Material provided Start Marker
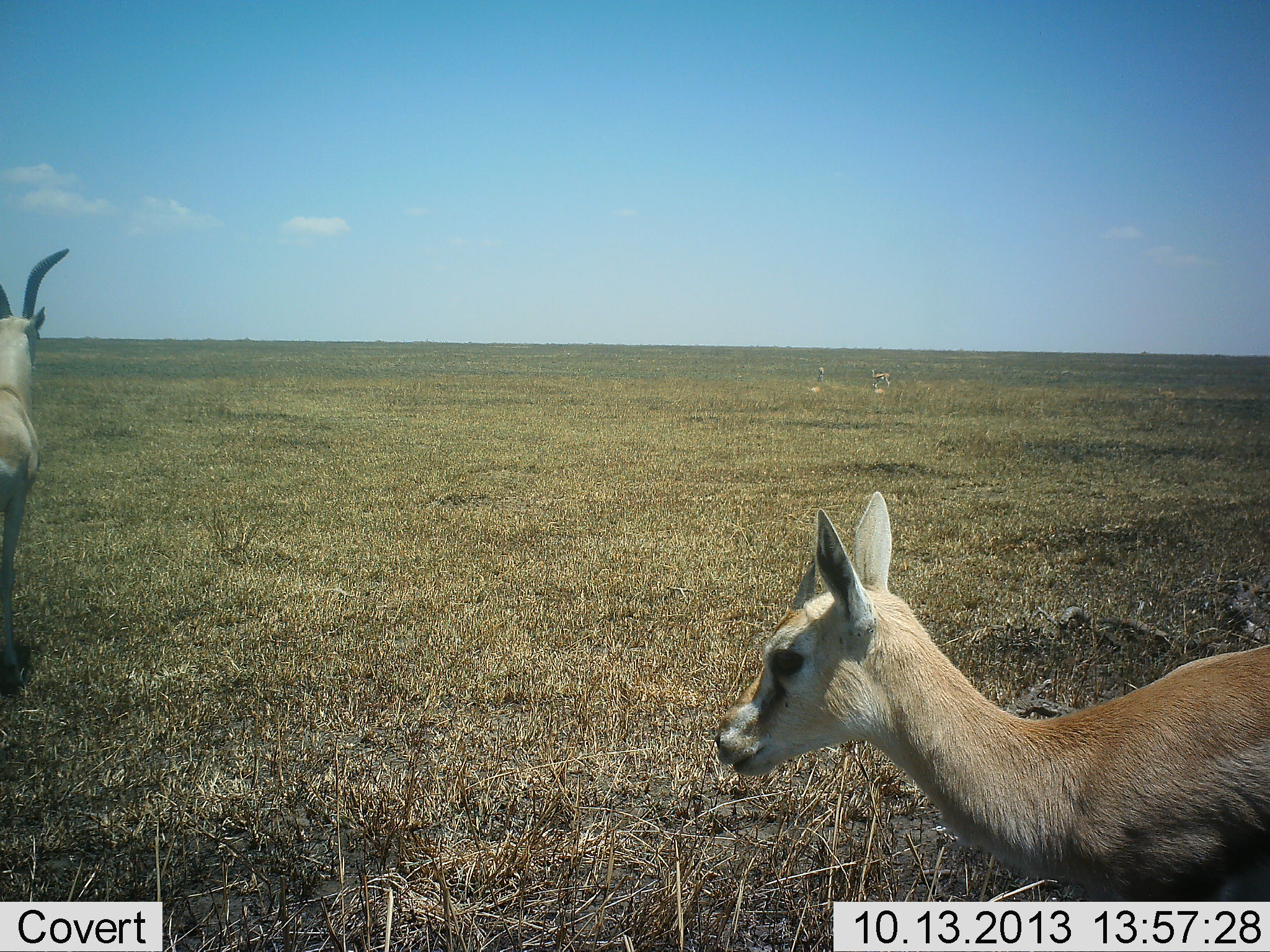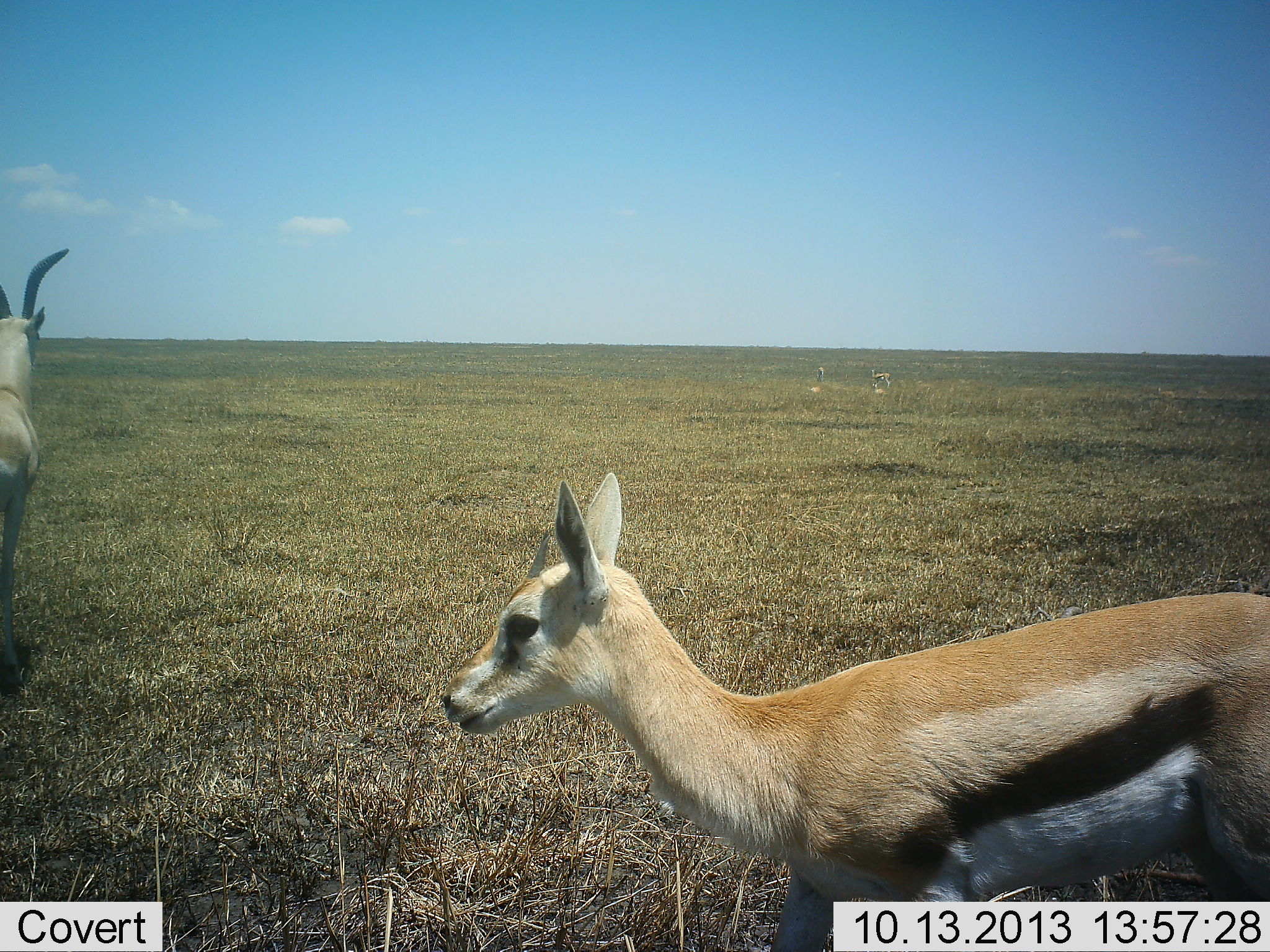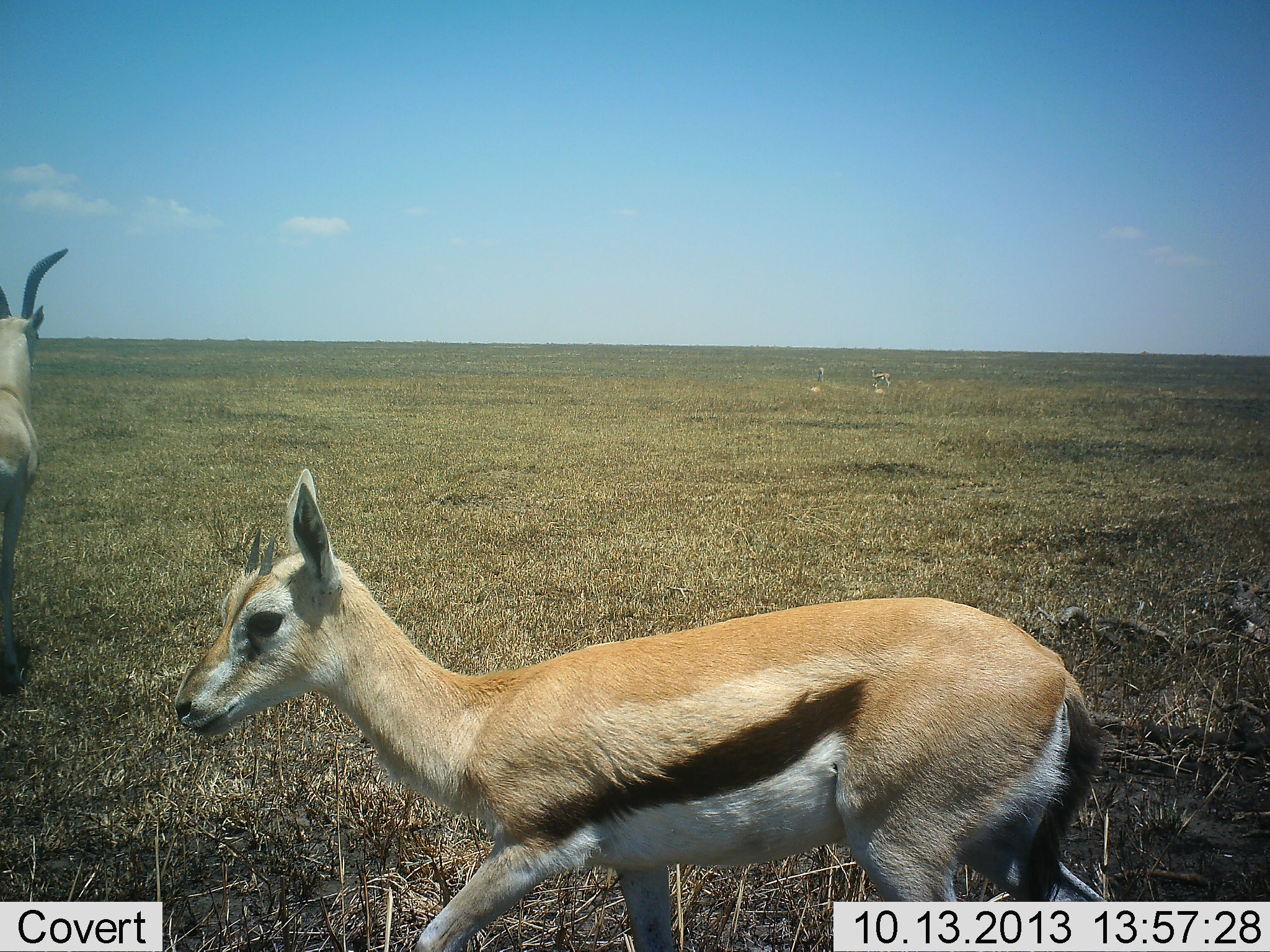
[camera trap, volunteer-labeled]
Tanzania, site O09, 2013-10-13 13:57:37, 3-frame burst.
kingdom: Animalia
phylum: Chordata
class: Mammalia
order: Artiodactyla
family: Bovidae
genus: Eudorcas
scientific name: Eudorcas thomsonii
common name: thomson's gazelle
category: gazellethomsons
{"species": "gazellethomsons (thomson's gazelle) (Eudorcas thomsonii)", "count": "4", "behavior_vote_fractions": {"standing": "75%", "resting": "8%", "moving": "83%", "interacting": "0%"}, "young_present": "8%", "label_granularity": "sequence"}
Material provided End Marker
Material provided Start Marker
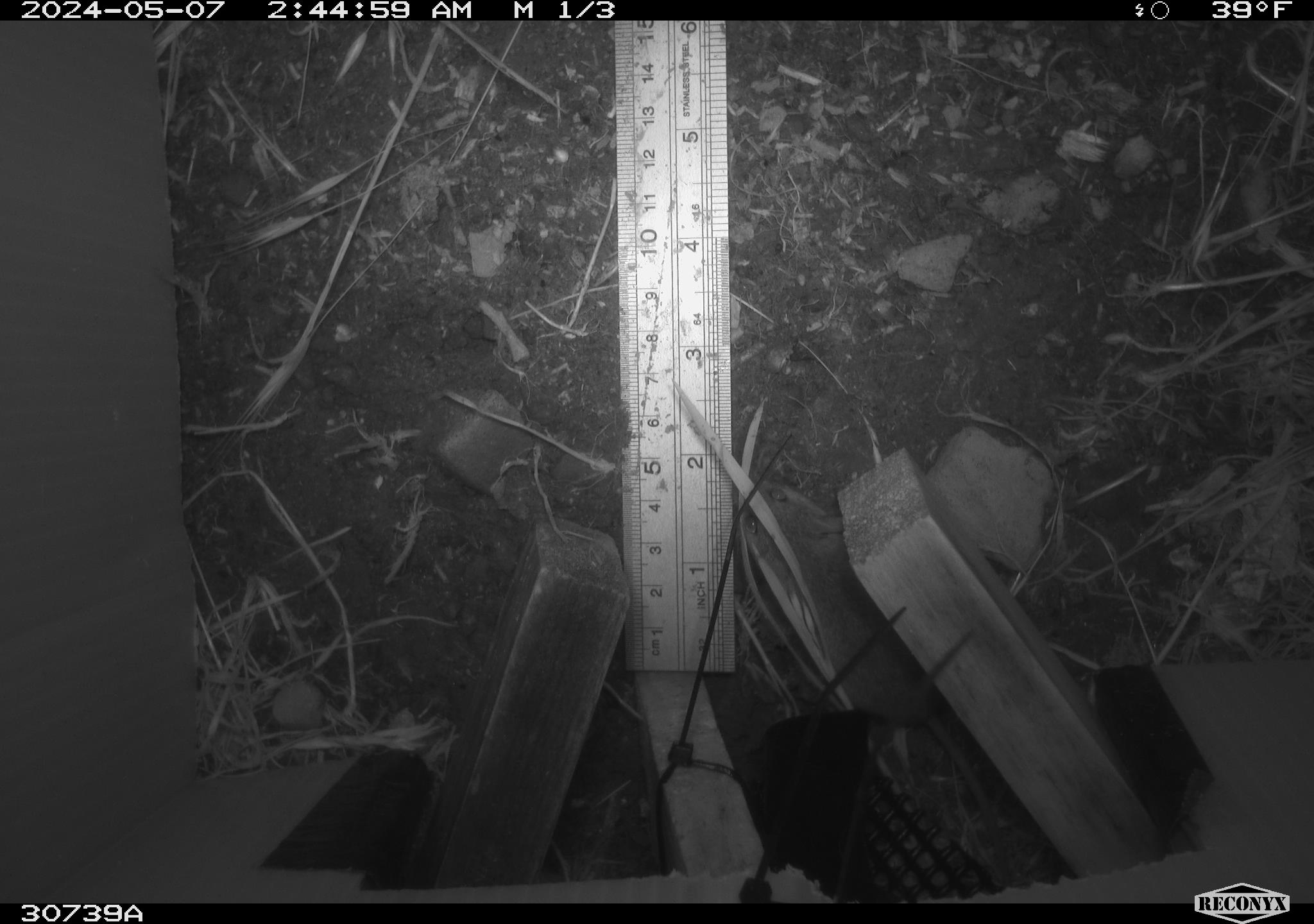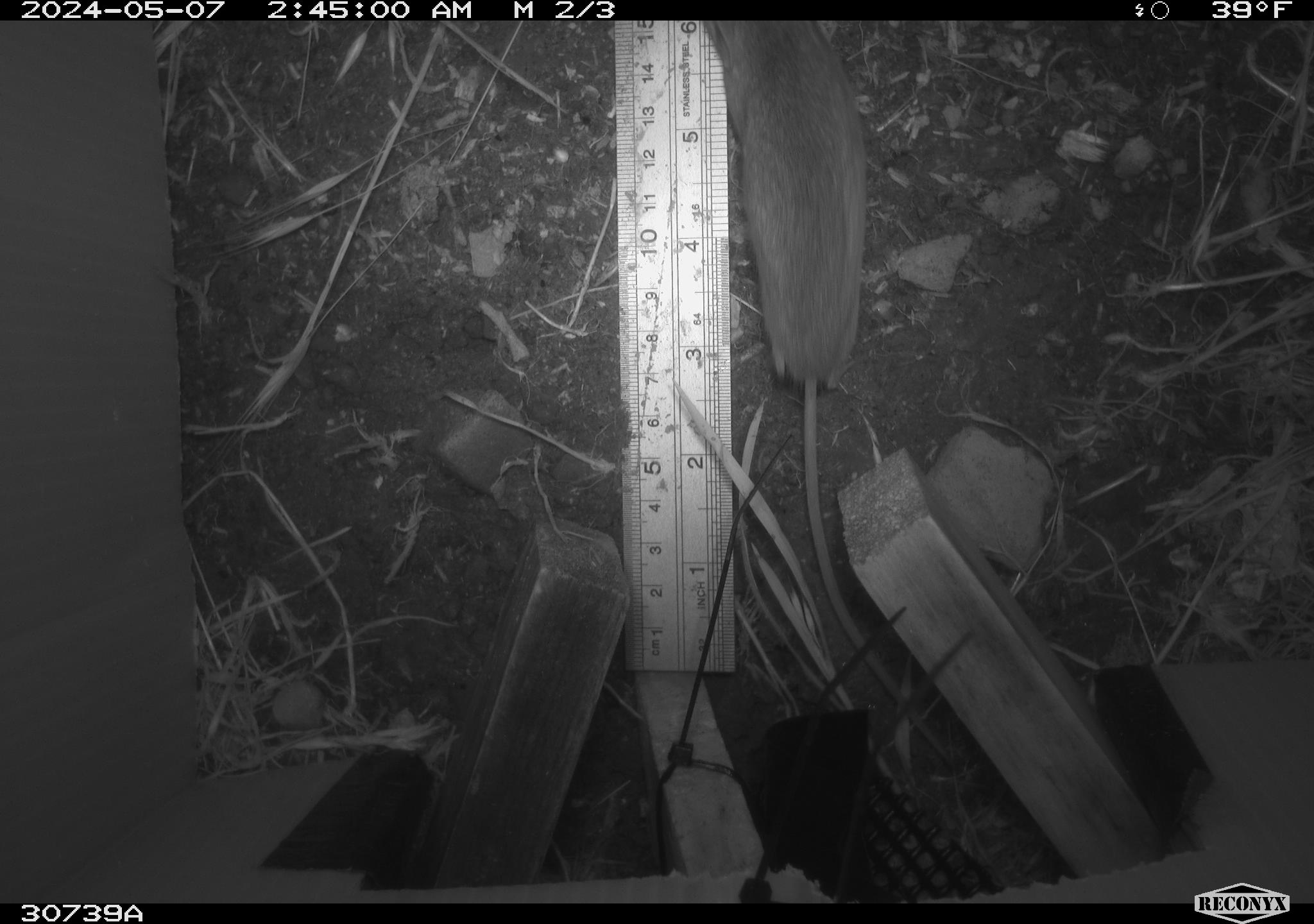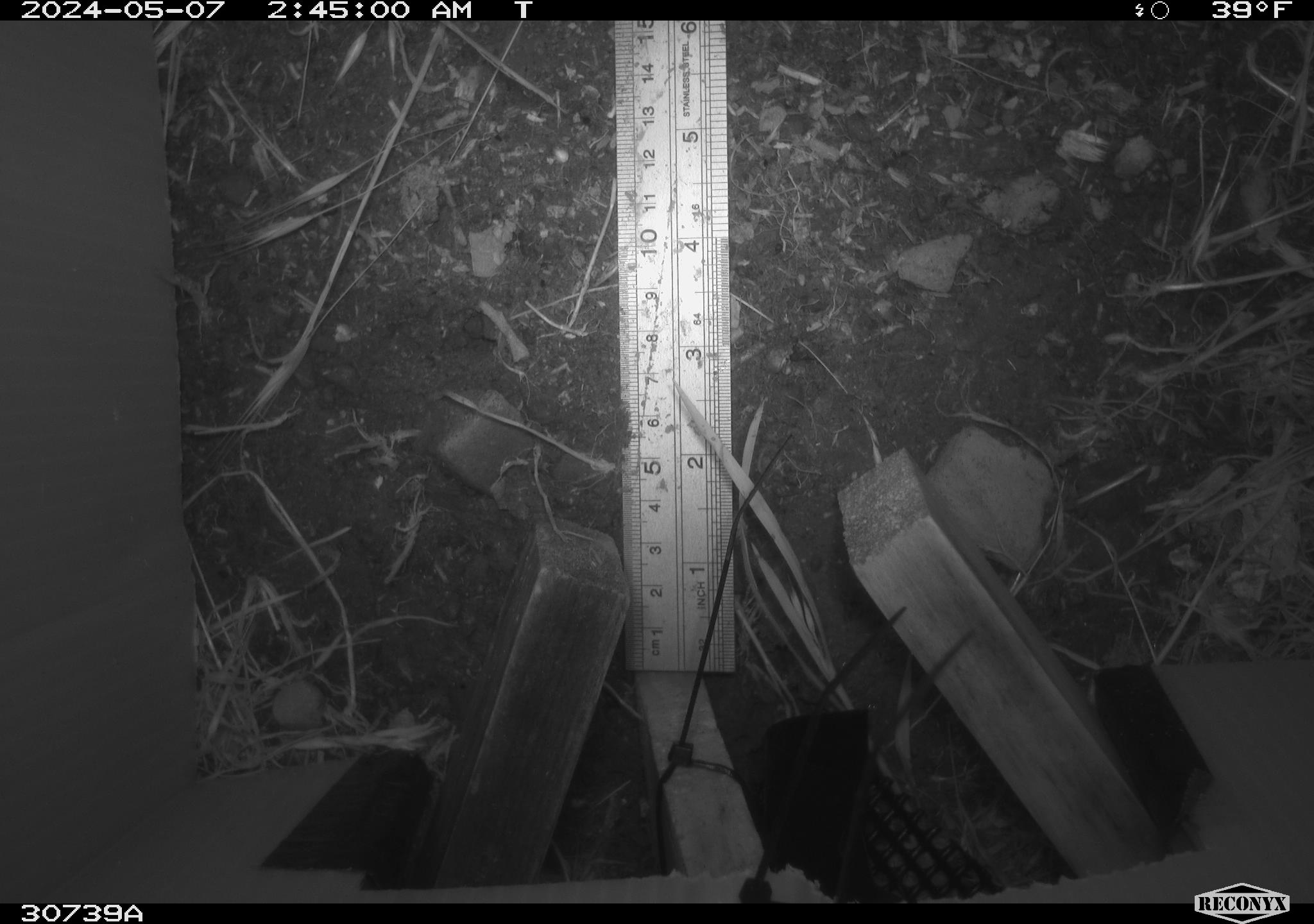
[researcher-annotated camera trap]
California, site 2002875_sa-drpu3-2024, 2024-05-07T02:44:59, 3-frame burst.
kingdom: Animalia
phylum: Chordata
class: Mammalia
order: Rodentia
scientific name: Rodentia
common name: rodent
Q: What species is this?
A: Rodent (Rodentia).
Material provided End Marker
#### Work to be completed:
If a line in the entries above contains the word "camera", copy it.

#### Output for this task:
[camera trap, volunteer-labeled]
[researcher-annotated camera trap]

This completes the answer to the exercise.